A denúncia foi recebida em 20.08.2008 (fls. 91).


Foi deferida a liberdade provisória, sem fiança, ao acusado ANTÔNIO (fls. 127).

Após instrução, sobreveio sentença da lavra da MM. Juíza Federal Katia Cilene Balugar Firmino e publicada em 24.10.2008 (fls. 239/256) condenando o réu ANTÔNIO BATISTA LIMA, à pena de 1 (um) ano de reclusão, como incurso no artigo 334 "caput" do CP, e à pena de 4 (quatro) anos de reclusão, e 10 (dez) dias-multa, cada um fixado em 1/30 (um trigésimo) do salário mínimo vigente à data do fato, como incurso no artigo 18 da Lei 10.826/2003, fixado o regime inicial semi-aberto, negada a substituição por penas restritivas de direito, e concedido o direito de apelar em liberdade; e condenando o réu RAIMUNDO DE SOUZA VIEIRA à pena de 2 (dois) anos e 6 (seis) meses de reclusão, como incurso no artigo 334 "caput" do CP, e à pena de 4 (quatro) anos de reclusão, e 10 (dez) dias-multa, cada um fixado em 1/30 (um trigésimo) do salário mínimo vigente à data do fato, como incurso no artigo 18 da Lei 10.826/2003, fixado o regime inicial semi-aberto, e negados a substituição por penas restritivas de direito e o direito de apelar em liberdade


Apelam os réus (fls. 273/295) requerendo sua absolvição pleiteando, preliminarmente, nulidade da sentença por ofensa ao princípio constitucional da identidade física do juiz. No mérito, sustentam que: não há prova alguma nos autos de que os réus teriam praticado as condutas a eles imputadas, exceto a confissão do réu ANTÔNIO que admitiu ser ele o proprietário de toda a mercadoria apreendida; a sentença foi fundamentada somente no depoimento dos policiais, sem considerar que o réu ANTÔNIO, na fase policial, exerceu seu direito de permanecer calado, e, na fase judicial, em momento algum admitiu ter adquirido a munição no Paraguai, tampouco admitiu a participação do réu RAIMUNDO; exceto pelo depoimento dos policiais, não há nos autos qualquer prova testemunhal no sentido de que ANTÔNIO teria adquirido a munição no Paraguai, ou que tivesse havido a participação de RAIMUNDO no fato delituoso; há contradição entre os depoimentos das testemunhas de acusação quanto à verificação da existência de chamada telefônica no celular de ANTÔNIO para RAIMUNDO, além do que inexiste laudo pericial ou documento a confirmar tal alegação; os autos foram instruídos com declarações de pessoas idôneas às quais afirmam que RAIMUNDO estava na cidade de Laguna Caarapã, e que é proprietário de máquinas retroescavadeira com a qual presta serviços naquela região; nas referidas declarações consta que RAIMUNDO esteve hospedado no Hotel Quinzão, na cidade de Laguna Caarapã, no período de 29 a 30.07.2008, em razão de estar consertando uma máquina retroescavadeira nas dependências do hotel; a testemunha César Augusto Arquerlei confirmou em juízo que tinha ido ao hotel no dia 29.07.2008 levar a RAIMUNDO peças de reposição para conserto da retroescavadeira quebrada; houve contradição no depoimento das testemunhas de acusação, bem como deve ser analisada com reservas o depoimento de policiais; meros indícios não são suficientes para a condenação do acusado, devendo-se interpretar a dúvida em seu favor, aplicando-se o princípio do in dubio pro reo; o juiz sentenciante usou o silêncio dos réus na fase policial como argumento para sua condenação, o que é vedado pelo ordenamento jurídico pátrio. Subsidiariamente, aduzem que não há provas nos autos de que a munição foi trazida do Paraguai, de forma que o réu ANTÔNIO deve responder pela conduta tipificada no art. 14, da Lei 10.826/03; e que se mantida a condenação as penas devem ser fixadas no patamar mínimo.

> _Registros de dados_
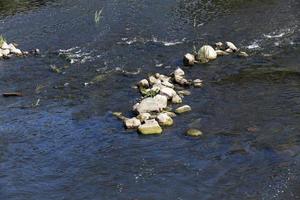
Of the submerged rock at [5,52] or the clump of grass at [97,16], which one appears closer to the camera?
the submerged rock at [5,52]

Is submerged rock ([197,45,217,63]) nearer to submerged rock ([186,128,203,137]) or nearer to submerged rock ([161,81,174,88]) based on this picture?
submerged rock ([161,81,174,88])

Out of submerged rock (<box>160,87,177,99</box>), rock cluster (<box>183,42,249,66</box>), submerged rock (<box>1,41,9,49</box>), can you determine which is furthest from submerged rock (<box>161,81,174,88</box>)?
submerged rock (<box>1,41,9,49</box>)

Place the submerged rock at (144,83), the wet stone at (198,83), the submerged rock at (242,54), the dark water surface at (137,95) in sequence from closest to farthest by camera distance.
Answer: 1. the dark water surface at (137,95)
2. the wet stone at (198,83)
3. the submerged rock at (144,83)
4. the submerged rock at (242,54)

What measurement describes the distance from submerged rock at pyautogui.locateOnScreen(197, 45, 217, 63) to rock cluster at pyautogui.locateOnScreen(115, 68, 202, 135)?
1.96 metres

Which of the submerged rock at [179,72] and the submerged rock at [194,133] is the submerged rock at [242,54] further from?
the submerged rock at [194,133]

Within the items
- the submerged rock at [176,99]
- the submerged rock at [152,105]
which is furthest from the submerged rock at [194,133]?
the submerged rock at [176,99]

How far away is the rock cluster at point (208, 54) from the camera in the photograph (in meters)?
28.8

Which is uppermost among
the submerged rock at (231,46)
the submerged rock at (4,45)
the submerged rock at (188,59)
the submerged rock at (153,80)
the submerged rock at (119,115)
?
the submerged rock at (231,46)

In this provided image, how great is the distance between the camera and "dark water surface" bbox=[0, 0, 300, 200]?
61.7 ft

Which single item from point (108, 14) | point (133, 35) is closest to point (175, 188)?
point (133, 35)

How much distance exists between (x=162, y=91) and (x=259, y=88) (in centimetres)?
459

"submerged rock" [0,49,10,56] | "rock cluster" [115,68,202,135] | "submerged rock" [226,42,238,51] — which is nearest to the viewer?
"rock cluster" [115,68,202,135]

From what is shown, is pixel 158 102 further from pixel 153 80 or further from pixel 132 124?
pixel 153 80

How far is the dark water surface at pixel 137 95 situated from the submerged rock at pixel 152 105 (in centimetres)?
94
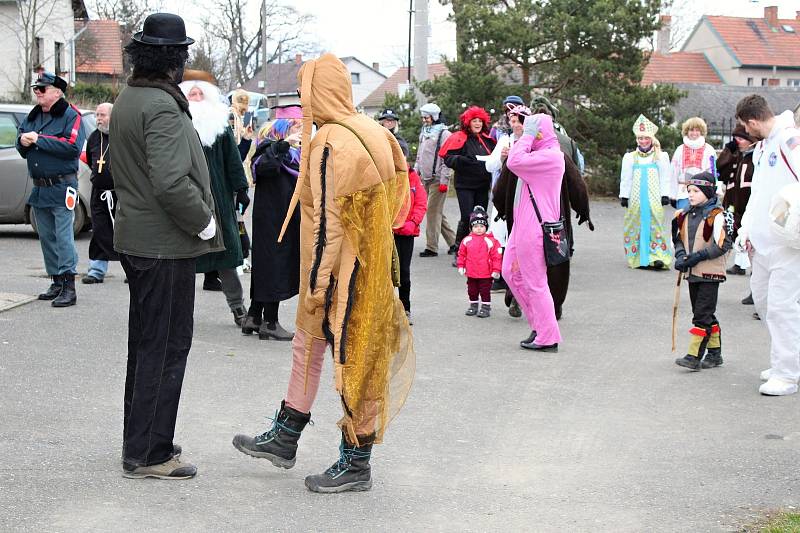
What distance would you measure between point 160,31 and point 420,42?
18.5m

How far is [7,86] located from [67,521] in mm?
43836

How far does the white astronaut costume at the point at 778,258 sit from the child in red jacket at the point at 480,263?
3203mm

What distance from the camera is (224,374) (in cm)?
752

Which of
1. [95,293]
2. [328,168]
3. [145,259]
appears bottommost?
[95,293]

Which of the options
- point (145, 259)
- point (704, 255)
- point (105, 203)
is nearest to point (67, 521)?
point (145, 259)

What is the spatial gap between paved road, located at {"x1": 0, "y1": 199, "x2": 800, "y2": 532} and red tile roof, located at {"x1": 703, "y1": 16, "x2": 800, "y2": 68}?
7976cm

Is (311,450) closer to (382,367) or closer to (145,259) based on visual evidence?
(382,367)

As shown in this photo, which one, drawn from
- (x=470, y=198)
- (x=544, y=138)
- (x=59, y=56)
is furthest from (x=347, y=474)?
(x=59, y=56)

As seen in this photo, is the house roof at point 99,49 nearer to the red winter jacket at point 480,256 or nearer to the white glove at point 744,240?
the red winter jacket at point 480,256

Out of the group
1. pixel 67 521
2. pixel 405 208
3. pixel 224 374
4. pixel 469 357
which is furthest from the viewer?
pixel 469 357

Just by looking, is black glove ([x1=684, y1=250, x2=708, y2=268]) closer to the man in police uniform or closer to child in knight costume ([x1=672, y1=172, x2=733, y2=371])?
child in knight costume ([x1=672, y1=172, x2=733, y2=371])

> _Enunciado_
Continue o trecho sobre a apelação de Antônio Batista Lima e Raimundo de Souza Vieira, começando logo após a última frase. O material é independente e não tem relação com o trecho.

> _Exercício resolvido_
A sentença transitou em julgado para a acusação em 03.11.2008 (fls. 307).

Contrarrazões do MPF às fls. 322/332 pelo desprovimento da apelação da defesa.

A Procuradoria Regional da República, em parecer da lavra da Dra. Luiza Cristina Fonseca Frischeisen, opinou pelo desprovimento da apelação (fls. 340/346).


É o relatório.

Ao MM. Revisor.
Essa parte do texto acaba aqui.